Texte |
☆ ☆ ☆ ☆ ☆ ☆ ☆

Anne-Marie-Madeleine  Thouret
(Charlotte de la Résurrection)

Carmélite à Compiègne, Bienheureuse
(1715-1794)

 

Tout le monde a entendu parler des 16 Carmélites de Compiègne guillotinées à Paris le 17 juillet 1794, sur la place de la Nation. Mais avez-vous déjà entendu parler de la doyenne de ces carmélites, Sœur Charlotte de la Résurrection, guillotinée avec ses sœurs et béatifiée comme elles, le 27 mai 1906 par le pape Pie X ?

Anne-Marie-Madeleine-Françoise Thouret, notre bienheureuse Charlotte, naquit à Mouy, dans le diocèse de Beauvais, le 16 septembre 1715. Ses parents étaient des notables aisés. L'enfance d'Anne-Marie fut très joyeuse, mais grandement perturbée par le décès de son père, en 1724, puis par le remariage de sa mère. De plus, elle supportait mal l'autorité de son beau-père.

Anne-Marie devint une très belle jeune fille qui aimait beaucoup la danse. Elle profitait de toutes les occasions pour aller danser se dérobant ainsi aux exigences de sa famille. Toujours joyeuse et jolie, elle était très recherchée en raison de sa gaité. Pourtant, un événement qu'elle qualifia de "si tragique", mais dont personne ne sut jamais rien, lui fit prendre la décision de ne plus jamais mettre les pieds dans une salle de bal. Sa vie changea profondément, et en 1736,  âgée de 21 ans, elle entra au Carmel de Compiègne.

☆ ☆ ☆ ☆ ☆ ☆ ☆

Liste |
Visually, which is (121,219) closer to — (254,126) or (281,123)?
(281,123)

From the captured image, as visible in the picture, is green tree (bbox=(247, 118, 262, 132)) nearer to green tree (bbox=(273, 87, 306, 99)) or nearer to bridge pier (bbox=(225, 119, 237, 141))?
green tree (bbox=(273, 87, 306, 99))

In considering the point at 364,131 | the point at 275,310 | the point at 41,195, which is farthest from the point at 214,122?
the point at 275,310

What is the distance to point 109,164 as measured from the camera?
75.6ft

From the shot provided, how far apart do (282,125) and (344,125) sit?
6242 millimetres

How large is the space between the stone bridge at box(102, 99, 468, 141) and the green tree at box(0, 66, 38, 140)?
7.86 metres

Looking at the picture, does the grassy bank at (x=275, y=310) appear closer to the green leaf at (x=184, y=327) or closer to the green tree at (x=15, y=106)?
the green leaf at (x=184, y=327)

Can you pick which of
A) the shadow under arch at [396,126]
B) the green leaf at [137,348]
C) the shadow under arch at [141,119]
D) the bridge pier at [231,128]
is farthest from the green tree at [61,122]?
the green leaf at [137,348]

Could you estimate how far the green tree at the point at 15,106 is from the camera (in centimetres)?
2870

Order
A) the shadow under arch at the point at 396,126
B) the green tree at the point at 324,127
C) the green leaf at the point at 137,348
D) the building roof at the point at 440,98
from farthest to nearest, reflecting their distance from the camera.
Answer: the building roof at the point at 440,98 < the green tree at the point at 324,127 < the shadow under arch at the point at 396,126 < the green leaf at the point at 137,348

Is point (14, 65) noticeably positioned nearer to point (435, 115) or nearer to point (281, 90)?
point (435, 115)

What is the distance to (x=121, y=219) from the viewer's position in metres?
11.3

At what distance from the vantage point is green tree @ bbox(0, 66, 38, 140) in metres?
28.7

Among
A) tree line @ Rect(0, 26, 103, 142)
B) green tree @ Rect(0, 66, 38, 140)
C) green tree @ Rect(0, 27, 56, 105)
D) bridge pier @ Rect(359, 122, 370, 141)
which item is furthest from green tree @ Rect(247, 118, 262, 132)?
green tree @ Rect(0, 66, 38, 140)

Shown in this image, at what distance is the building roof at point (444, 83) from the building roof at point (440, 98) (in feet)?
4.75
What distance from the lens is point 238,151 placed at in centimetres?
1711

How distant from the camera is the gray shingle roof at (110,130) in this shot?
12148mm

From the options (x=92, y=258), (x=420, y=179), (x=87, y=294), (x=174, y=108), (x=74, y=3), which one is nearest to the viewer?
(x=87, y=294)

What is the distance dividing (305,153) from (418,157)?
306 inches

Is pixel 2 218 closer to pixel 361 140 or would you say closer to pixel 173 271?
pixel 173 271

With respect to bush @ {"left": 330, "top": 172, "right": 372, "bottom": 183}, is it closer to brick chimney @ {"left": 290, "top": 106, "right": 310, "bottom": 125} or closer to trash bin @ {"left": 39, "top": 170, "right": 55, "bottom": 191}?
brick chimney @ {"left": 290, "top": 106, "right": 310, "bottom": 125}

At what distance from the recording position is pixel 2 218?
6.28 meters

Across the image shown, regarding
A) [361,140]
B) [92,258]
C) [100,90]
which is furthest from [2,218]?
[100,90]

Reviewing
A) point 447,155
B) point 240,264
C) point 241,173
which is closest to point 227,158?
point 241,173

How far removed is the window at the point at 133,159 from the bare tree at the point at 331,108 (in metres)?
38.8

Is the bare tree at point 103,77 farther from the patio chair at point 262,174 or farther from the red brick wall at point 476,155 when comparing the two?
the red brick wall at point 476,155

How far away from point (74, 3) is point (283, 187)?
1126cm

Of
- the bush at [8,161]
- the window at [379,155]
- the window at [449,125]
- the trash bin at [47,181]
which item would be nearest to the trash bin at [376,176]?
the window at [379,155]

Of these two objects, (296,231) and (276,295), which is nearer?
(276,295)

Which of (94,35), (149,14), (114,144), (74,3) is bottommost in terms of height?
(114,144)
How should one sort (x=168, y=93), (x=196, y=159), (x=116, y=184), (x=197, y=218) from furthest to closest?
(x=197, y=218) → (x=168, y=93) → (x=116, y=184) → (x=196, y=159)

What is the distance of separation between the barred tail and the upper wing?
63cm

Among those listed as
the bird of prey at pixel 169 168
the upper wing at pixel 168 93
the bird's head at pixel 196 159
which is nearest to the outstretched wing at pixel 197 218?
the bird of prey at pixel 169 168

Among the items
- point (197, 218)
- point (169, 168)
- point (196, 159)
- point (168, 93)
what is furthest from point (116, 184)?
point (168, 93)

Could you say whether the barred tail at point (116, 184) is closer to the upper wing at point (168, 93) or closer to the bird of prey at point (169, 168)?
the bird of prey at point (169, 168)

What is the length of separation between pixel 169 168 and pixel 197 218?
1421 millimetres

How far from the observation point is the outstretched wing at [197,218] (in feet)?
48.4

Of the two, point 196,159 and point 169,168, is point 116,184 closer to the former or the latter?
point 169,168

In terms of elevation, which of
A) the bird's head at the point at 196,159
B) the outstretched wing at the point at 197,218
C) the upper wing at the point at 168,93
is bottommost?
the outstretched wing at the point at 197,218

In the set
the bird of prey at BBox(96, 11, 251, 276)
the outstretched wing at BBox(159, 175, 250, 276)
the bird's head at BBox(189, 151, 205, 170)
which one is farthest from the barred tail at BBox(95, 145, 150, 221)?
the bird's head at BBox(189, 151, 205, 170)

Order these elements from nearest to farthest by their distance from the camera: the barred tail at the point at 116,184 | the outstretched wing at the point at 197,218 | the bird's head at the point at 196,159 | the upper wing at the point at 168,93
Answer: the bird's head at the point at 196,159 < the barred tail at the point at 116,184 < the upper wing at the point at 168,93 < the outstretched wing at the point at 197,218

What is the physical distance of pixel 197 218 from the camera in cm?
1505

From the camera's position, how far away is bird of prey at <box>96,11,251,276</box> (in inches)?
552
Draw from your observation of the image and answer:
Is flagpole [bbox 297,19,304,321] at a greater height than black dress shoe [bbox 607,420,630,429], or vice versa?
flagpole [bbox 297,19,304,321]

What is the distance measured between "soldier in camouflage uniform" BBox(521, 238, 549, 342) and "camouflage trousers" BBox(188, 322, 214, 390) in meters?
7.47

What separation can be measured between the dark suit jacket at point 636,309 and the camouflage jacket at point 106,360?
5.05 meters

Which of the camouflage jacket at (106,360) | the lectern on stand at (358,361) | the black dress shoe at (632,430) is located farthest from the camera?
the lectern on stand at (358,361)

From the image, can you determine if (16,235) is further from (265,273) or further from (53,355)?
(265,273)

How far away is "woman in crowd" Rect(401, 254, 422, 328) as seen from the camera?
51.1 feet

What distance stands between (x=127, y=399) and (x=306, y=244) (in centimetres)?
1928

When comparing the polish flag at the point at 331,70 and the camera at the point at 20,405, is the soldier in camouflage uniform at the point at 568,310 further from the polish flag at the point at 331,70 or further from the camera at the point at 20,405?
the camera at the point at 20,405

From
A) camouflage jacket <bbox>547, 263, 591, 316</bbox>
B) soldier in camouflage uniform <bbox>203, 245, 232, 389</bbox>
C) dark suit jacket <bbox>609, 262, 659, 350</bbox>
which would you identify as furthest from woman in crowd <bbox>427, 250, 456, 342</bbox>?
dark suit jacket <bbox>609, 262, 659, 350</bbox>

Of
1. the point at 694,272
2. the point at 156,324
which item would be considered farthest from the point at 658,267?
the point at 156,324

☆ ☆ ☆ ☆ ☆ ☆ ☆

Consignes |
1. Pouvez-vous recopier, dans la notice sur Sœur Charlotte, tout ce qui va de « Carmélite à Compiègne, Bienheureuse » jusqu'à « de son beau-père. », en substituant « Clermont » à « Mouy » ?
2. Pouvez-vous rédiger la suite de la notice sur Sœur Charlotte, à partir de sa dernière phrase ?
La liste ci-dessus est un matériau distinct, sans rapport avec la notice.

Réponses |
1.
Carmélite à Compiègne, Bienheureuse
(1715-1794)

 

Tout le monde a entendu parler des 16 Carmélites de Compiègne guillotinées à Paris le 17 juillet 1794, sur la place de la Nation. Mais avez-vous déjà entendu parler de la doyenne de ces carmélites, Sœur Charlotte de la Résurrection, guillotinée avec ses sœurs et béatifiée comme elles, le 27 mai 1906 par le pape Pie X ?

Anne-Marie-Madeleine-Françoise Thouret, notre bienheureuse Charlotte, naquit à Clermont, dans le diocèse de Beauvais, le 16 septembre 1715. Ses parents étaient des notables aisés. L'enfance d'Anne-Marie fut très joyeuse, mais grandement perturbée par le décès de son père, en 1724, puis par le remariage de sa mère. De plus, elle supportait mal l'autorité de son beau-père.

2.
Anne-Marie resta au noviciat pendant cinq années, ce qui est la preuve que sa formation à la vie du Carmel fut très difficile. Enfin, en 1741, la prieure accepta de l'admettre aux vœux perpétuels et elle devint Sœur Charlotte de la Résurrection. Elle devint alors infirmière au couvent. Et les années passèrent... Pourtant il y avait dans l'esprit des Carmélites de Compiègne quelque chose de surprenant: en effet, un siècle avant la Révolution française, une carmélite de ce monastère, sœur Élisabeth-Baptiste, avait vu, en songe, les religieuses de son couvent dans la gloire du ciel, revêtues de leur manteau blanc et tenant une palme à la main. Cela signifiait-il qu'un jour, les religieuses seraient condamnées au martyr? On ne le savait pas mais cela restait présent dans l'esprit des Carmélites de Compiègne.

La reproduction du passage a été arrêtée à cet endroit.